## The problem
Can you copy, character for character, the stretch of lines from the one containing "Viewing the scene" through the one containing "5. (D) (x=295, y=419)", with both of those lines included?

───── Data provided

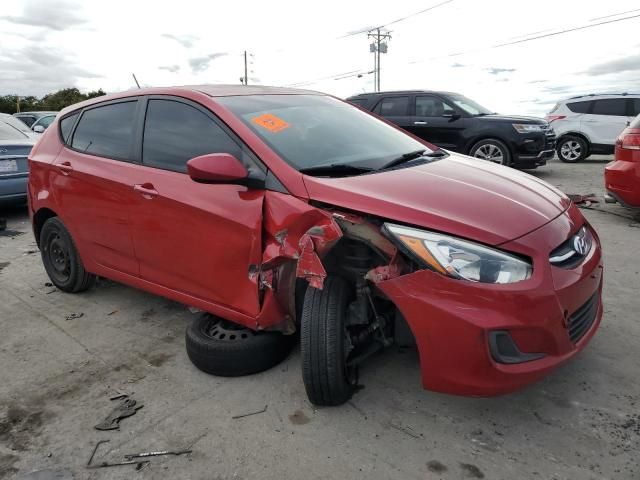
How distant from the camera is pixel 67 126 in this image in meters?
4.13

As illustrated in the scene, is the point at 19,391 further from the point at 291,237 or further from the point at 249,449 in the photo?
the point at 291,237

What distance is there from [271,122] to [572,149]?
12.1 metres

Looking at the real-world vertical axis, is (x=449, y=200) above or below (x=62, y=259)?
above

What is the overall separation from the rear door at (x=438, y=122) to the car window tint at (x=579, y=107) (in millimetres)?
4778

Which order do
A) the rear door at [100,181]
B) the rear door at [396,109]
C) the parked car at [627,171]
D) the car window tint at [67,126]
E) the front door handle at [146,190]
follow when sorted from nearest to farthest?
1. the front door handle at [146,190]
2. the rear door at [100,181]
3. the car window tint at [67,126]
4. the parked car at [627,171]
5. the rear door at [396,109]

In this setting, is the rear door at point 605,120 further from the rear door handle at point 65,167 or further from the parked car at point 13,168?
the rear door handle at point 65,167

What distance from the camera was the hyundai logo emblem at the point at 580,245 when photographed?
2484 mm

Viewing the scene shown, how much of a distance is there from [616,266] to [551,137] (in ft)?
20.8

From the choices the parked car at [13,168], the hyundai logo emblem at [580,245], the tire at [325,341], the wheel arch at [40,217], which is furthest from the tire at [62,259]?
the hyundai logo emblem at [580,245]

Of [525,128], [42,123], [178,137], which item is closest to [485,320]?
[178,137]

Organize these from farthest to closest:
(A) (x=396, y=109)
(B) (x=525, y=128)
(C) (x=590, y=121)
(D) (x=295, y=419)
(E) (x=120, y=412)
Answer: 1. (C) (x=590, y=121)
2. (A) (x=396, y=109)
3. (B) (x=525, y=128)
4. (E) (x=120, y=412)
5. (D) (x=295, y=419)

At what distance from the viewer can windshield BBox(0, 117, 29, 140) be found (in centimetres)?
732

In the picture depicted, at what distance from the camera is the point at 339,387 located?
8.16ft

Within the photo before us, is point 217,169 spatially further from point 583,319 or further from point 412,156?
point 583,319
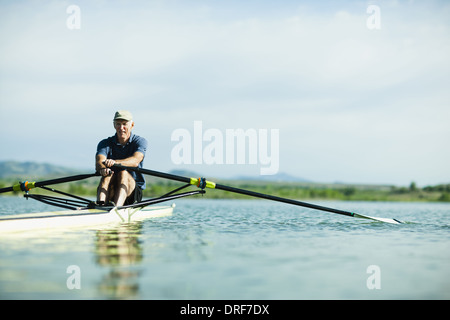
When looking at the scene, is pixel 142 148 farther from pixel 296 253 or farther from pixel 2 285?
pixel 2 285

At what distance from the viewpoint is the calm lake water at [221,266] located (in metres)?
4.07

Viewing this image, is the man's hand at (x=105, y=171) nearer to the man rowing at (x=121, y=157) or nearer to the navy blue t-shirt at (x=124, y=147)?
the man rowing at (x=121, y=157)

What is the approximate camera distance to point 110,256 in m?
5.60

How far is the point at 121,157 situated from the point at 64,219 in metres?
2.21

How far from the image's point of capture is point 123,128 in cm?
1005

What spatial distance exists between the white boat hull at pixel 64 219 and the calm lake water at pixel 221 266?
1.81 ft

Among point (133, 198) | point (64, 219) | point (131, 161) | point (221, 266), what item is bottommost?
point (221, 266)

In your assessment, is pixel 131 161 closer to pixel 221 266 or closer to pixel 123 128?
pixel 123 128

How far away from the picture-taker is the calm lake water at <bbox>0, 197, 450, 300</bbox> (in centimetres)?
407

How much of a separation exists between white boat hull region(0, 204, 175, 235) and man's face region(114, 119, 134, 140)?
1679 millimetres

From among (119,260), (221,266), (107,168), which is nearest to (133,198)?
(107,168)

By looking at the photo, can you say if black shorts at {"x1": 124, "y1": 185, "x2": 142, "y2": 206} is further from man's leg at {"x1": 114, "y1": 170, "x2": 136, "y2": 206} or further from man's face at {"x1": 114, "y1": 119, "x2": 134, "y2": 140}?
man's face at {"x1": 114, "y1": 119, "x2": 134, "y2": 140}

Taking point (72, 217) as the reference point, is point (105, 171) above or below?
above

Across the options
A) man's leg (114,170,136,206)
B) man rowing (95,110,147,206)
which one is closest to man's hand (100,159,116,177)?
man rowing (95,110,147,206)
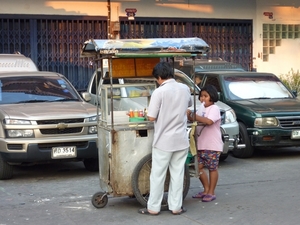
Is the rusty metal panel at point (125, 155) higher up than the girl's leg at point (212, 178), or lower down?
higher up

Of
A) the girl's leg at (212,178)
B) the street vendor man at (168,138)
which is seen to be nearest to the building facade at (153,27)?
the girl's leg at (212,178)

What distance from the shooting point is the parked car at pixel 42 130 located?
28.8ft

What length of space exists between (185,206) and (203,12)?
37.0 feet

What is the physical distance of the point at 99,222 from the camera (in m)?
6.69

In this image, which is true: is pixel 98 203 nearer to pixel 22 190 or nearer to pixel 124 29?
pixel 22 190

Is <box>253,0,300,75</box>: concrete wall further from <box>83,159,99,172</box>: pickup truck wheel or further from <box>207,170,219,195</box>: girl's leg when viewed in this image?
<box>207,170,219,195</box>: girl's leg

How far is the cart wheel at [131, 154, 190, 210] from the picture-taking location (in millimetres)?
6961

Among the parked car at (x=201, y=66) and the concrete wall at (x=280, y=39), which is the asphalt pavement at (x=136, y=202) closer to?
the parked car at (x=201, y=66)

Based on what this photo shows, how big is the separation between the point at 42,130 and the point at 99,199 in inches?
83.0

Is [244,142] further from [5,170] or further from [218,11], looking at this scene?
[218,11]

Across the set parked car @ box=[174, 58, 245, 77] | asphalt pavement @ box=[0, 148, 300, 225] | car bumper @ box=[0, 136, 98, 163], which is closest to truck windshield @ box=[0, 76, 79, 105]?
car bumper @ box=[0, 136, 98, 163]

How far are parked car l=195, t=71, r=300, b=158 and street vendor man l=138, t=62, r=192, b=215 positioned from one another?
403 centimetres

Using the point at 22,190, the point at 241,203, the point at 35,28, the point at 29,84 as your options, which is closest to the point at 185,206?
the point at 241,203

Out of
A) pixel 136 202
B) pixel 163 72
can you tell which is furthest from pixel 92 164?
pixel 163 72
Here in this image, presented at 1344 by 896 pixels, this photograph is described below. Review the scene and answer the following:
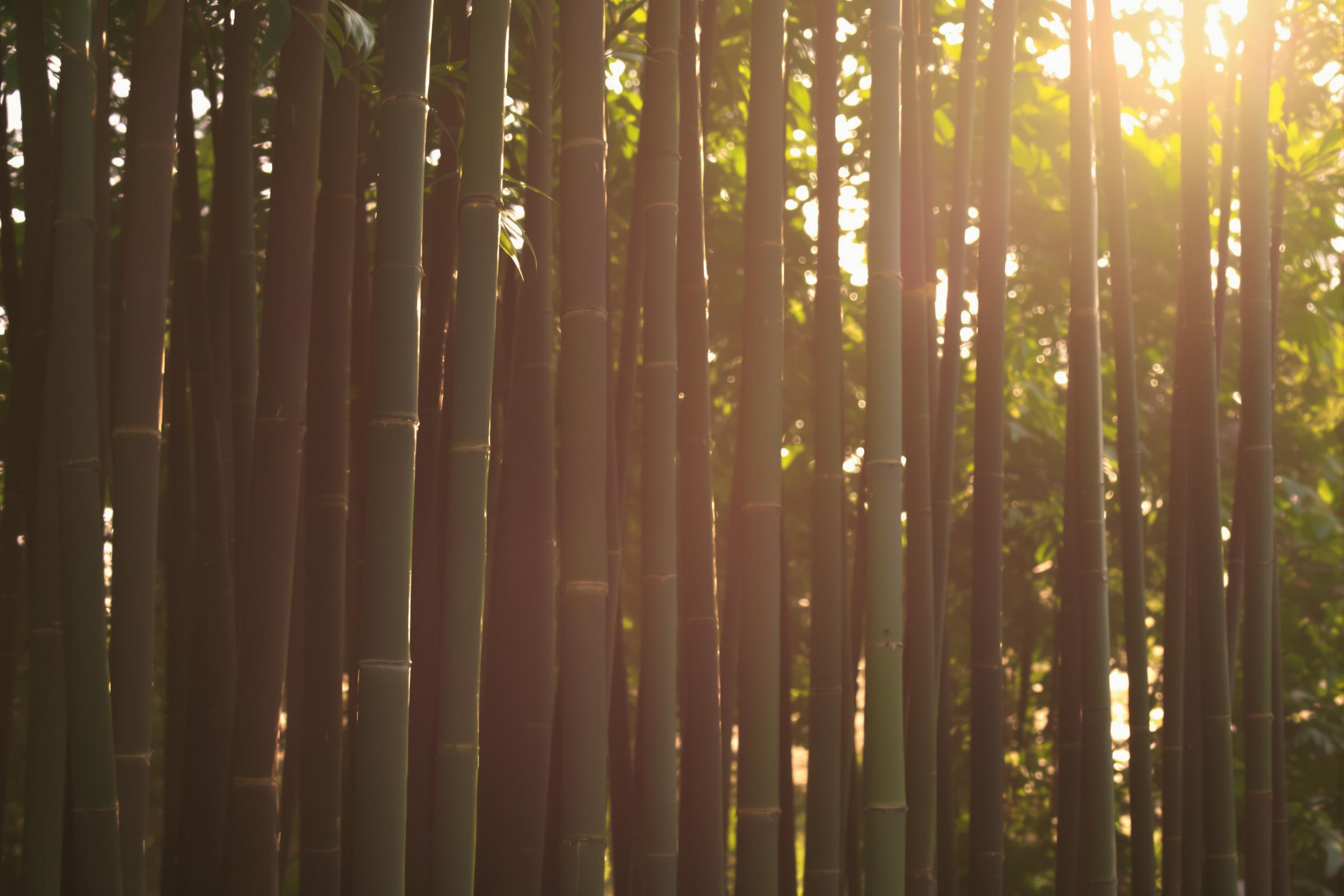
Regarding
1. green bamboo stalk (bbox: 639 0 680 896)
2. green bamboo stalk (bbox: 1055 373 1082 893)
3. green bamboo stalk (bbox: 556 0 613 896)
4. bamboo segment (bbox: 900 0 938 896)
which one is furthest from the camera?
green bamboo stalk (bbox: 1055 373 1082 893)

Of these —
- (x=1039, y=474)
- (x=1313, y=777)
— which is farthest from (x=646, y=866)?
(x=1313, y=777)

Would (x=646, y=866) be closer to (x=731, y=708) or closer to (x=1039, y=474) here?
(x=731, y=708)

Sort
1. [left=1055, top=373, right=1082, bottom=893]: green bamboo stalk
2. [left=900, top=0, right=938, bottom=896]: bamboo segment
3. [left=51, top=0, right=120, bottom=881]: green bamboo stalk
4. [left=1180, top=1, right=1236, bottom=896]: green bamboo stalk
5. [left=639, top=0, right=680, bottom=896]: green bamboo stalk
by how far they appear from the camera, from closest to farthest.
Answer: [left=51, top=0, right=120, bottom=881]: green bamboo stalk, [left=639, top=0, right=680, bottom=896]: green bamboo stalk, [left=900, top=0, right=938, bottom=896]: bamboo segment, [left=1180, top=1, right=1236, bottom=896]: green bamboo stalk, [left=1055, top=373, right=1082, bottom=893]: green bamboo stalk

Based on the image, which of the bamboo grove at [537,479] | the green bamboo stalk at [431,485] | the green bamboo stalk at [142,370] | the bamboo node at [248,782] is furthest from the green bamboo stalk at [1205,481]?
the green bamboo stalk at [142,370]

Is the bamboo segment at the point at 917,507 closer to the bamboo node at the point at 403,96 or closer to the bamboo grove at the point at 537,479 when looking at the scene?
the bamboo grove at the point at 537,479

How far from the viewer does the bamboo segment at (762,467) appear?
1.80m

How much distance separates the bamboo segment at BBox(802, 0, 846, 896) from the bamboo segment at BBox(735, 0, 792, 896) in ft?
0.39

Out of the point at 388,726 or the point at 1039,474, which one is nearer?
the point at 388,726

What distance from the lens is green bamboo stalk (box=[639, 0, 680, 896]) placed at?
1.73 meters

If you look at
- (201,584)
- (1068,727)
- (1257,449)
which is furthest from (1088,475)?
(201,584)

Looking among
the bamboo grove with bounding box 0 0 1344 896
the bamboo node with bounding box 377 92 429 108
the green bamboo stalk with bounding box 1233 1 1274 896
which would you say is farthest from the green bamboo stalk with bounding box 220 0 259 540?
the green bamboo stalk with bounding box 1233 1 1274 896

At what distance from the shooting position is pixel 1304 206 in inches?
168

──────────

## Answer for the task
Viewing the scene shown, how much of a distance is there from [616,266] to [551,137] (in ft)?
20.8

From the choices the parked car at [13,168], the hyundai logo emblem at [580,245], the tire at [325,341], the wheel arch at [40,217], which is furthest from the tire at [62,259]?
the hyundai logo emblem at [580,245]

Of [525,128], [42,123], [178,137], which item is closest to [485,320]?
[178,137]

Organize these from farthest to closest:
(A) (x=396, y=109)
(B) (x=525, y=128)
(C) (x=590, y=121)
(D) (x=295, y=419)
(E) (x=120, y=412)
Answer: 1. (C) (x=590, y=121)
2. (A) (x=396, y=109)
3. (B) (x=525, y=128)
4. (E) (x=120, y=412)
5. (D) (x=295, y=419)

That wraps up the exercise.